Hasan used to be a London journalist. Back in Old Blighty he was a senior editor at leftie-pubs like the New Statesman and Huffpost UK. Funnily enough, there wasn’t an arse in London Hasan wasn’t prepared to kiss to get ahead. Once, popping up on Question Time, a rowdy British equivalent of Crossfire, Hasan launched a scathing attack on the venerable Daily Mail newspaper. They were gay-baiters and immigrant-bashers Hasan fulminated, in that slashing style he reserves for enemies.
[special_offer]
Unfortunately for Hasan, the Mail then released a begging letter he’d sent them a few years before. Back then Hasan thought the Mail’s social conservatism ‘attractive’. He felt that his fellow leftists had ‘lost touch’ with the British public. He wanted to make a ‘left-wing case for abortion’ in the Mail’s pages. The letter went on like this for a while. Is that what deference sounds like?

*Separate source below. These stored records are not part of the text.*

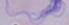

Photomicrograph. 1000x magnification. A trypanosome is shown.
Assess this cell for malaria.
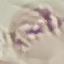

Uninfected.

Thin blood smear. Giemsa stain. Acquired by smartphone through the microscope eyepiece. Automatically extracted cell patch, resized to 64 × 64 pixels.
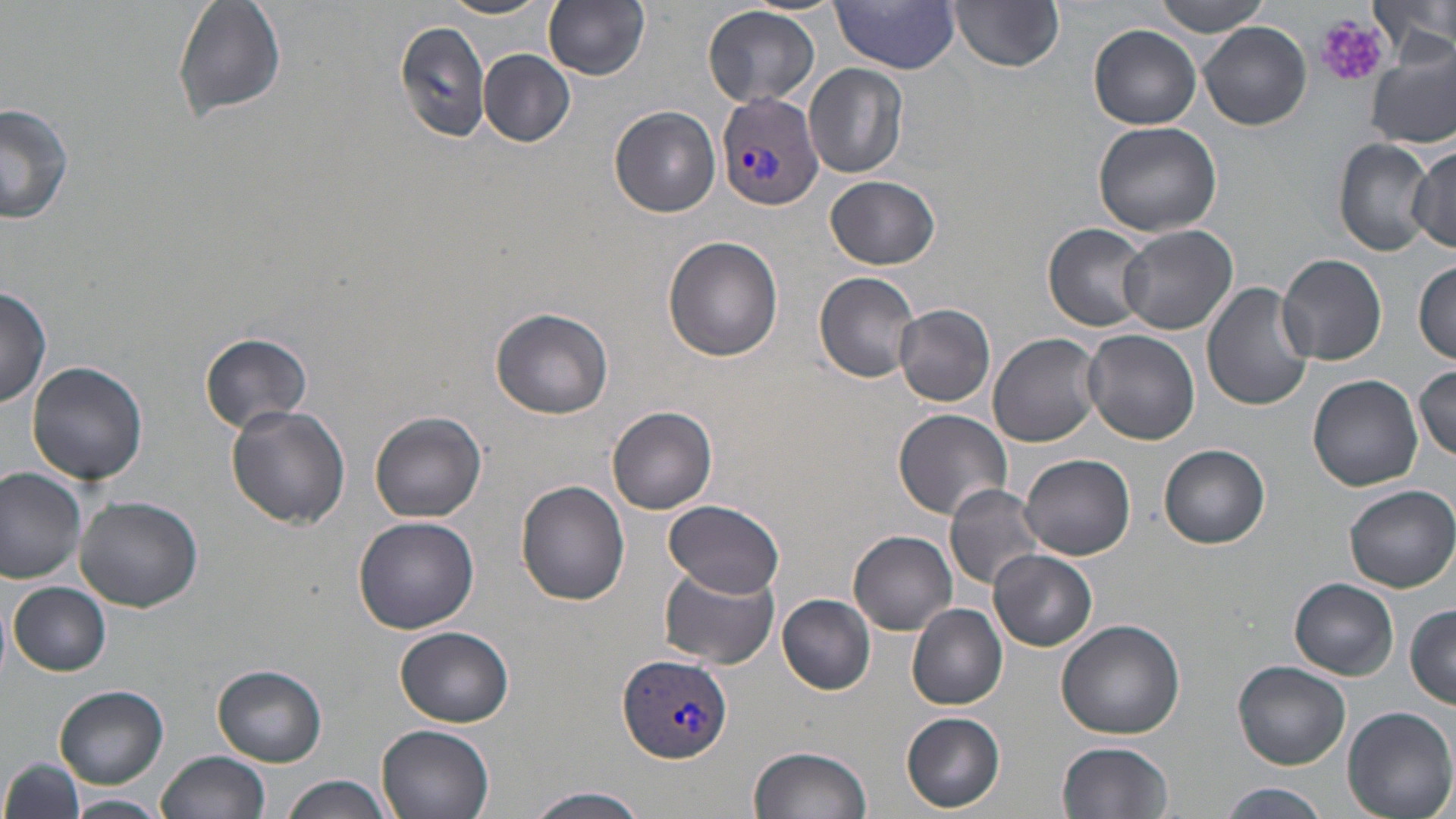
Approximate bounding boxes as (x1, y1, x2, y2) in pixels. Platelet locations: (1315, 15, 1389, 89). Uninfected red blood cell locations: (172, 0, 287, 123), (438, 0, 552, 20), (544, 0, 652, 80), (1151, 0, 1274, 37), (1374, 0, 1454, 69), (833, 1, 962, 73), (948, 1, 1066, 72), (703, 4, 821, 109), (393, 18, 493, 143), (1200, 22, 1312, 131), (1090, 25, 1202, 129), (1366, 42, 1455, 149), (479, 49, 575, 147), (805, 65, 910, 179), (0, 102, 74, 226), (610, 107, 721, 217), (1093, 121, 1223, 238), (1334, 138, 1435, 254), (1409, 147, 1455, 253), (826, 174, 941, 269), (1044, 223, 1155, 331), (1115, 224, 1237, 334), (663, 236, 784, 362), (1278, 254, 1388, 365), (1413, 260, 1455, 363), (815, 272, 920, 382), (1204, 282, 1317, 410), (0, 287, 50, 408), (895, 304, 995, 407), (491, 306, 613, 419), (1080, 328, 1200, 445), (199, 332, 312, 431), (987, 332, 1104, 447), (28, 360, 147, 484), (1412, 363, 1456, 464), (1309, 374, 1424, 493), (607, 403, 717, 515), (226, 405, 351, 530), (894, 410, 1013, 522), (371, 412, 488, 524), (1158, 443, 1269, 547), (1021, 453, 1136, 560), (0, 468, 86, 584), (516, 480, 630, 606), (943, 484, 1046, 592), (1345, 485, 1456, 592), (74, 495, 203, 610), (663, 499, 786, 599), (354, 516, 479, 633), (849, 531, 957, 634), (989, 550, 1096, 651), (659, 565, 779, 669), (1290, 578, 1397, 679), (9, 581, 111, 676), (776, 592, 876, 695), (1405, 604, 1456, 707), (907, 605, 1008, 710), (1056, 616, 1188, 738), (396, 625, 514, 726), (1234, 659, 1351, 769), (212, 665, 325, 765), (54, 686, 168, 788), (1341, 705, 1456, 819), (901, 712, 1006, 813), (377, 723, 496, 819), (1057, 740, 1175, 819), (748, 745, 870, 819), (157, 750, 270, 819), (2, 760, 84, 816), (282, 774, 393, 819), (1214, 783, 1332, 818), (520, 786, 651, 819), (65, 793, 172, 818). Plasmodium vivax-infected red blood cell locations: (715, 90, 823, 212), (619, 651, 733, 765). Slide-level diagnosis: Plasmodium vivax. Thin blood smear. May-Grünwald-Giemsa stain. Single field of view. Image is 1456×819 pixels. Optical microscopy. 1000x magnification.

(Hasan’s new American fanbase ought to acquaint themselves with his views on abortion.)
Hasan is a proper offense archaeologist. He goes through his interviewees’ public pronouncements, finds the worst thing they’ve ever said or done, and pounces on them. In that spirit, Cockburn found the worst thing Mehdi ever said. Behold:
Yes that is a clip of Hasan, a practicing Shia’a Muslim, describing non-believers as ‘cattle’, among other things.
So what does he actually believe? Is he a pro-life, deeply religious, social conservative? (A flog ’n’ hang the gays guy, like his old Qatari paymasters at Al Jazeera?) Or is he the pal of talk-show hosts, a liberal taste-shaper, and a scourge of Trumpists? Is he an actor? Is he a journalist?
Mehdi is a hollow man. He does what he does, not to tell the truth, but for the effect of his act on his audience. His eye is firmly on the chance. Over the last few years he’s managed to identify the biggest pool of marks in the world: the aggrieved, terrified, paranoid liberals who think Trump is literally Hitler. It seems they’ll buy whatever he has to sell.